Source records
>>>>
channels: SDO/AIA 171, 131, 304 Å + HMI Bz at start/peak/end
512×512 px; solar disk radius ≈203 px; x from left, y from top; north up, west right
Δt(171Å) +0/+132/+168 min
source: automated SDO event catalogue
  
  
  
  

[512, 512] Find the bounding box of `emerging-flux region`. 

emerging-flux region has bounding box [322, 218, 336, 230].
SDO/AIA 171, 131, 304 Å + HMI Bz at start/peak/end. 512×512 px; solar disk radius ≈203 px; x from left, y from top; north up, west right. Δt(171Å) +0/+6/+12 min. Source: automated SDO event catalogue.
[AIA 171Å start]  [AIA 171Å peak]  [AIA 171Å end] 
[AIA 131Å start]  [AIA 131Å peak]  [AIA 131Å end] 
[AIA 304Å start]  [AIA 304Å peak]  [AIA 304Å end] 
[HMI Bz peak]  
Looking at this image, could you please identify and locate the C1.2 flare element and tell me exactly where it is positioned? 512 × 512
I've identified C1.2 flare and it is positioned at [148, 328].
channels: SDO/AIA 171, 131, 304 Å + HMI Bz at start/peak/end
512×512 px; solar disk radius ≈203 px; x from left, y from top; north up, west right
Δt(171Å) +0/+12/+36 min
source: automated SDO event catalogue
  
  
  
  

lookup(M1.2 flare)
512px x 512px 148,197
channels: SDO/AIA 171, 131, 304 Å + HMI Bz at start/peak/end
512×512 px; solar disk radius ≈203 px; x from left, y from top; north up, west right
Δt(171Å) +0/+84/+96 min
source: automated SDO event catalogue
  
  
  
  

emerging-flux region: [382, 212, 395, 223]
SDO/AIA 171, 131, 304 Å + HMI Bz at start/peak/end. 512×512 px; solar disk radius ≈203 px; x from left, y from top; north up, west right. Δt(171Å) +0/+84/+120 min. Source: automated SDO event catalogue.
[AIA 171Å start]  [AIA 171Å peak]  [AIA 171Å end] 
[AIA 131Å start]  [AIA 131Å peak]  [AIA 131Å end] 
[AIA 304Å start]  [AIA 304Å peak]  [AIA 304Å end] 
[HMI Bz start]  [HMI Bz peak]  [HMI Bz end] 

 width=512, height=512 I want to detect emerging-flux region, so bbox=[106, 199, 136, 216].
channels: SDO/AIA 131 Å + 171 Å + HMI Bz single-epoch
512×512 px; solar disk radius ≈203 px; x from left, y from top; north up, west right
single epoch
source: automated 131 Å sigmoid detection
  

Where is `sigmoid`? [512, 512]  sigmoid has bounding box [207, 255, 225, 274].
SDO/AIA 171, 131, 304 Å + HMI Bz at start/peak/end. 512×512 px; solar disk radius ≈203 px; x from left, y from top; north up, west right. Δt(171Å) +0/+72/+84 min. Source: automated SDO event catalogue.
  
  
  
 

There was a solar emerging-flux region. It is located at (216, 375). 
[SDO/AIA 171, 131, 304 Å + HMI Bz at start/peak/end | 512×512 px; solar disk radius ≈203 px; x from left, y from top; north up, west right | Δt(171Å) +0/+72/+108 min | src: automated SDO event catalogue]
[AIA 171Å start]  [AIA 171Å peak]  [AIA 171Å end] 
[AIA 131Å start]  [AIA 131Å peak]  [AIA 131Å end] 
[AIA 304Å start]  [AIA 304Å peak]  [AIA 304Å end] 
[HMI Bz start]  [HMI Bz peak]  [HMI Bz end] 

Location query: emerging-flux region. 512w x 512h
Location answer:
<<<<
- Exercise task
Output the data above as a Markdown table with the columns Row and Line. Start from the first line, go on through the line containing "emerging-flux region: [382, 212, 395, 223]" (including that line), and skip any blank lines.

- Solution to the problem
| Row | Line |
|---|---|
| 1 | channels: SDO/AIA 171, 131, 304 Å + HMI Bz at start/peak/end |
| 2 | 512×512 px; solar disk radius ≈203 px; x from left, y from top; north up, west right |
| 3 | Δt(171Å) +0/+132/+168 min |
| 4 | source: automated SDO event catalogue |
| 5 | [512, 512] Find the bounding box of `emerging-flux region`.  |
| 6 | emerging-flux region has bounding box [322, 218, 336, 230]. |
| 7 | SDO/AIA 171, 131, 304 Å + HMI Bz at start/peak/end. 512×512 px; solar disk radius ≈203 px; x from left, y from top; north up, west right. Δt(171Å) +0/+6/+12 min. Source: automated SDO event catalogue. |
| 8 | [AIA 171Å start]  [AIA 171Å peak]  [AIA 171Å end]  |
| 9 | [AIA 131Å start]  [AIA 131Å peak]  [AIA 131Å end]  |
| 10 | [AIA 304Å start]  [AIA 304Å peak]  [AIA 304Å end]  |
| 11 | [HMI Bz peak]   |
| 12 | Looking at this image, could you please identify and locate the C1.2 flare element and tell me exactly where it is positioned? 512 × 512 |
| 13 | I've identified C1.2 flare and it is positioned at [148, 328]. |
| 14 | channels: SDO/AIA 171, 131, 304 Å + HMI Bz at start/peak/end |
| 15 | 512×512 px; solar disk radius ≈203 px; x from left, y from top; north up, west right |
| 16 | Δt(171Å) +0/+12/+36 min |
| 17 | source: automated SDO event catalogue |
| 18 | lookup(M1.2 flare) |
| 19 | 512px x 512px 148,197 |
| 20 | channels: SDO/AIA 171, 131, 304 Å + HMI Bz at start/peak/end |
| 21 | 512×512 px; solar disk radius ≈203 px; x from left, y from top; north up, west right |
| 22 | Δt(171Å) +0/+84/+96 min |
| 23 | source: automated SDO event catalogue |
| 24 | emerging-flux region: [382, 212, 395, 223] |